>> Begin RECORDS SUPPLIED
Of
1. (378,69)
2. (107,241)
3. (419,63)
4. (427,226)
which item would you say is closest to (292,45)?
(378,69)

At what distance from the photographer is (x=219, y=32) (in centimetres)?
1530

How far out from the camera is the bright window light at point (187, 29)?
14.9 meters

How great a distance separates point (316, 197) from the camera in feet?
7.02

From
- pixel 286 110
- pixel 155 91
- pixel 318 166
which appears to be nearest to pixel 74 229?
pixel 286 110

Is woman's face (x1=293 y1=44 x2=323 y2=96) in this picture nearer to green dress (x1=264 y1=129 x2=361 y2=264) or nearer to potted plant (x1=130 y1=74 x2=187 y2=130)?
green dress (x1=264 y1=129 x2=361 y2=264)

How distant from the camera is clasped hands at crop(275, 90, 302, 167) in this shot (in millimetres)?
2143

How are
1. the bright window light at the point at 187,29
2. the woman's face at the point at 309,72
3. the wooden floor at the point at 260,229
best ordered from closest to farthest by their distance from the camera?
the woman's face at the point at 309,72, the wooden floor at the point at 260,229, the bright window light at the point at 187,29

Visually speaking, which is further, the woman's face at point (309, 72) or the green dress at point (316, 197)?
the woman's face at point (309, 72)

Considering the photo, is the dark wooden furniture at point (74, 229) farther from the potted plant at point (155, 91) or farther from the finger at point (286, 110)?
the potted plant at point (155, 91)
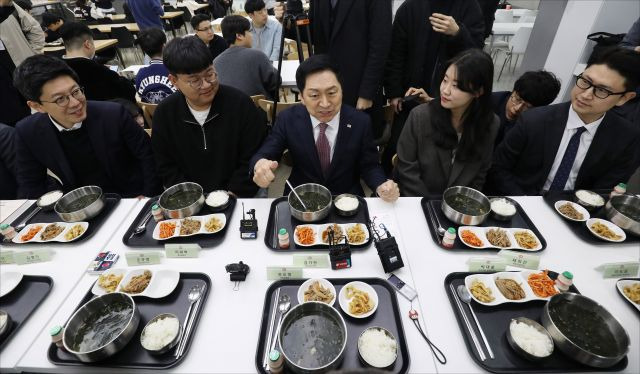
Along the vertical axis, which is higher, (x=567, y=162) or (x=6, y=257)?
>> End RECORDS SUPPLIED
WHAT NEEDS TO BE DONE
Render the entries as a Markdown table with the columns "Row" and "Line," starting at the line that contains "Considering the photo, is" and ending at the final line of the entries, both ends included. Skip blank lines, and leave the pictures out of the table.

THE ANSWER
| Row | Line |
|---|---|
| 1 | Considering the photo, is the dark wooden furniture at point (74, 229) farther from the potted plant at point (155, 91) or farther from the finger at point (286, 110)? |
| 2 | the potted plant at point (155, 91) |
| 3 | Along the vertical axis, which is higher, (x=567, y=162) or (x=6, y=257)? |